*** Text shown Section Begins ***

Medical College of Wisconsin Phishing Attack Affects 9,500 Patients

The exposure of approximately 9,500 patients’ protected health information at the Medical College of Wisconsin has been caused by a phishing attack. The attackers were able to gain access to several staff members’ email accounts, which included a variety of sensitive information of patients and some faculty employees.

The types of data in the accessed email accounts included names, addresses, medical record numbers, dates of birth, health insurance details, medical diagnoses, treatment details, surgical information, and dates of service. A very small number of people also had their Social Security numbers and bank account information accessed.

The incident happened over the space of a week in the summer between July 21 and July 28 when spear phishing emails were transmitted to specific individuals at the Medical College of Wisconsin. Reacting to those emails resulted in the attackers gaining access to email login details.

Medical College of Wisconsin hired a computer forensics firm to complete an investigation into the phishing attack, and while that investigation discovered that access to the email accounts was gained by unauthorized people, it was not possible to determine whether emails with protected health information had been accessed or viewed, or if any sensitive information was obtained. Since the attack happened, no reports of misuse of patient information have been filed.

To protect people from identity theft and fraud, credit monitoring and identity theft restoration services have been provided for breach victims free of charge, but only to those people whose Social Security numbers were accessed.

Medical College of Wisconsin revealed that in addition to some faculty employees and Medical College of Wisconsin patients, some people who received treatment at Children’s Hospital of Wisconsin and Froedtert Health have also been affected by the breach.

The most recent Medical College of Wisconsin phishing attack comes just 10 months following a similar incident resulted in the accessing of 3,200 patients’ protected health information.

*** Text shown Section Ends ***

• List of tasks
1) Copy the stretch of the phishing article above from "Medical College of Wisconsin hired" through "have been filed.", word for word.
2) Answer these questions from the phishing article above:
(a) Approximately how many patients had their protected health information exposed?
(b) Between which two dates did the incident take place?
(c) How many patients' protected health information was accessed in the similar incident 10 months earlier?

*** Dataset content Section Begins ***

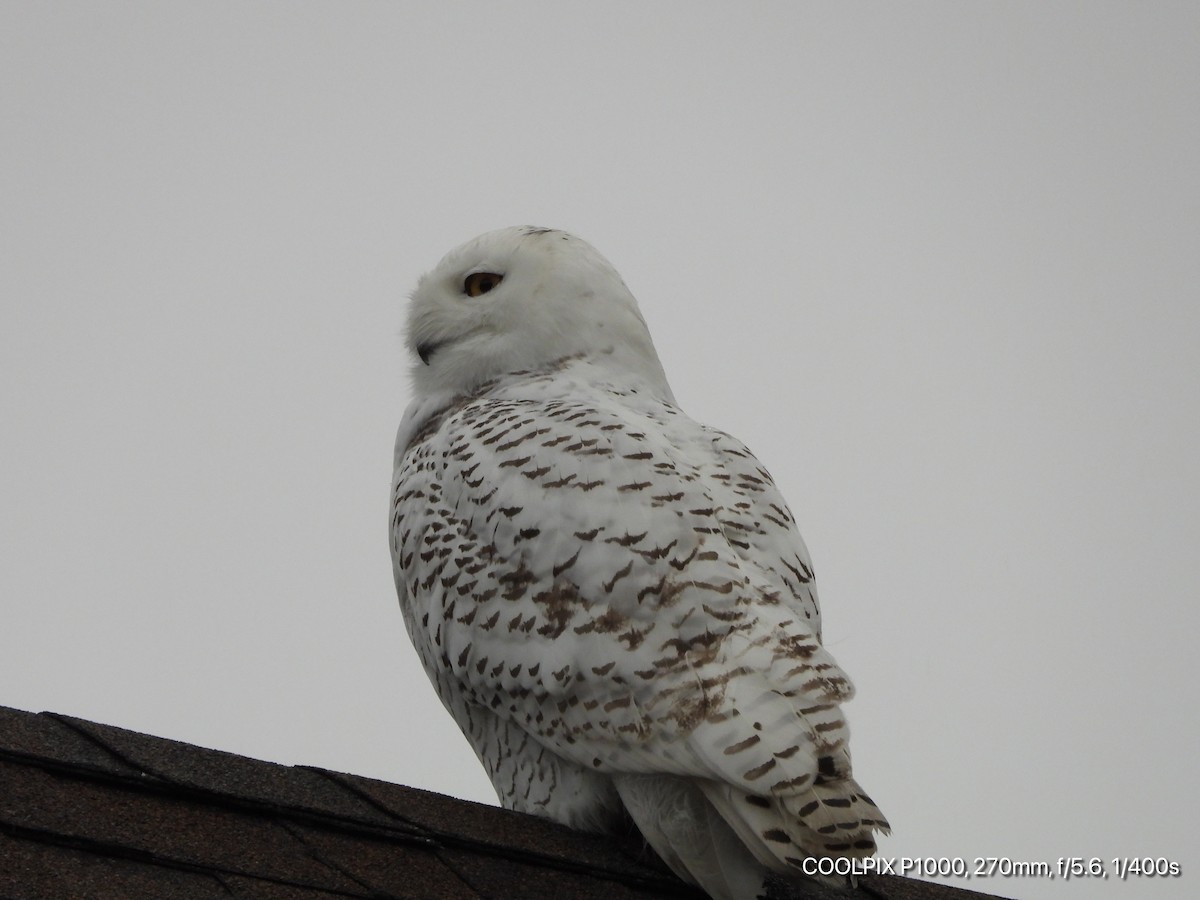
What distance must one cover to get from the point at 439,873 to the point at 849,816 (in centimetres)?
76

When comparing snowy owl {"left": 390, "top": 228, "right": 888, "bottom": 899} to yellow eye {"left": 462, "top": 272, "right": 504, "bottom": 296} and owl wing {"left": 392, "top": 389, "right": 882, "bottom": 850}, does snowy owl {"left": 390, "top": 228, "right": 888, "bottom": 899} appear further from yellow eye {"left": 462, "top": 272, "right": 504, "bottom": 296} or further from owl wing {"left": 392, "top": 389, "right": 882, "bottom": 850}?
yellow eye {"left": 462, "top": 272, "right": 504, "bottom": 296}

*** Dataset content Section Ends ***

• List of answers
1)
Medical College of Wisconsin hired a computer forensics firm to complete an investigation into the phishing attack, and while that investigation discovered that access to the email accounts was gained by unauthorized people, it was not possible to determine whether emails with protected health information had been accessed or viewed, or if any sensitive information was obtained. Since the attack happened, no reports of misuse of patient information have been filed.

2)
(a) Approximately 9,500
(b) July 21 and July 28
(c) 3,200